As that day went on, I thought back to how that first moan had startled me, because there were lots more, each one louder than the last. On and on and on they went, and finally, in late afternoon, I heard the first scream. Made me want to scream, myself!

Molly and Little Ellis heard the scream too and looked at me with large, frightened eyes.

“It’s okay,” I tried to soothe them. “That’s the kind of sounds a woman makes when she’s having a baby.” Why, I spoke with such authority and calmness, but in truth, I’d never been around a woman having a baby before in my life. Because Molly and Little Ellis were both born in the hospital, and I hadn’t even been allowed to go along at all, either time.

When Buzzard came downstairs again, I didn’t ask if the baby had come. I knew it hadn’t, not with Crystal still screaming and crying. Buzzard had deep furrows in between her eyebrows when she went to the phone and dialed a number. I couldn’t hear what she said, but when she turned to go back upstairs, those furrows on her forehead weren’t quite so deep. Had she called a doctor? Was something terribly wrong?

But I got my answer to that in about half an hour, when the back door opened, and the Sisters of the Circle of Jesus filed into the kitchen, with two of them carrying Sister Blood-of-the-Lamb, just like always. They nodded their heads at me, took off their coats, seated themselves around the kitchen table, and took out their Bibles. I didn’t even ask them if they wanted some coffee, but I went ahead and started a fresh pot for them while I watched them carefully. But they didn’t do much of anything, that I could see. They didn’t even open their Bibles—just put their hands on them, shut their eyes, and bowed their heads. No one said a single word. Just a big circle of big women, sitting around a table together. Then, after a few minutes, little Sister Blood-of-the-Lamb reached out her hands to the sisters on either side of her, and soon, all of them were holding hands, but they still kept their heads bowed.

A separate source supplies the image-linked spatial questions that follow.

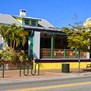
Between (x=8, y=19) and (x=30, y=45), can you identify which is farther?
(x=8, y=19)

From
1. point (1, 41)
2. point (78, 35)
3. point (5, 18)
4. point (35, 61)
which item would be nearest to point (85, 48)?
point (78, 35)

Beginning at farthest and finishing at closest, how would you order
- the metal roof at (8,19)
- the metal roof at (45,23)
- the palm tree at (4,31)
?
the metal roof at (45,23) < the metal roof at (8,19) < the palm tree at (4,31)

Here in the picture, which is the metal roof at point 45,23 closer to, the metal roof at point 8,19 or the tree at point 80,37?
the metal roof at point 8,19

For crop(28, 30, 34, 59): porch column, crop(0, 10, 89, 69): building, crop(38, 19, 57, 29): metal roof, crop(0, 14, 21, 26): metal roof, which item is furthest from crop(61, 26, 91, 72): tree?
crop(38, 19, 57, 29): metal roof

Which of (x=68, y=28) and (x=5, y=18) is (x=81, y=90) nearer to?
(x=68, y=28)

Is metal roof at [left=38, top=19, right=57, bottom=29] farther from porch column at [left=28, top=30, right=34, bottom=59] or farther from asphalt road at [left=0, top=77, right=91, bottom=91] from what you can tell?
asphalt road at [left=0, top=77, right=91, bottom=91]

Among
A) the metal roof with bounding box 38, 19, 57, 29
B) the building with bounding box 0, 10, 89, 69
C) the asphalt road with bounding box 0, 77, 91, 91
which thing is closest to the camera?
the asphalt road with bounding box 0, 77, 91, 91

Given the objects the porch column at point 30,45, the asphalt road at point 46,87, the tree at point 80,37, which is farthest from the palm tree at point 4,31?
the asphalt road at point 46,87

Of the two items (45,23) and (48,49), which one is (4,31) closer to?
(48,49)

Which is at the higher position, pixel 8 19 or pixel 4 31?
pixel 8 19

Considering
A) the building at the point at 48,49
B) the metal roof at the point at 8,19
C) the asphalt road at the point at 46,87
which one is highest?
the metal roof at the point at 8,19

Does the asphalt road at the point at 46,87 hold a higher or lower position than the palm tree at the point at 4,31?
lower

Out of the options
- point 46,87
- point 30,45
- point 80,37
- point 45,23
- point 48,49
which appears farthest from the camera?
point 45,23

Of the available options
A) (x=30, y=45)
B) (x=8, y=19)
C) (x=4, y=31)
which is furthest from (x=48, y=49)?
(x=8, y=19)
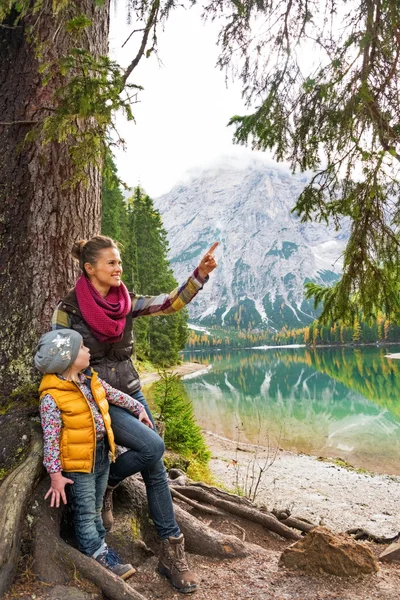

I tiptoed around, getting the cups ready—then another scream from upstairs, the first since the sisters had arrived, pierced the air throughout the house. The sisters all flinched at that terrible sound, glanced up at each other for a moment, and then bowed their heads again. Sister Blood-of-the-Lamb started praying out loud, her words all strewn about with deep, soft moans and whispered “Help her, Jesus!” and “Please bring forth this, Your little child.” Their sounds—their prayers—were almost like music.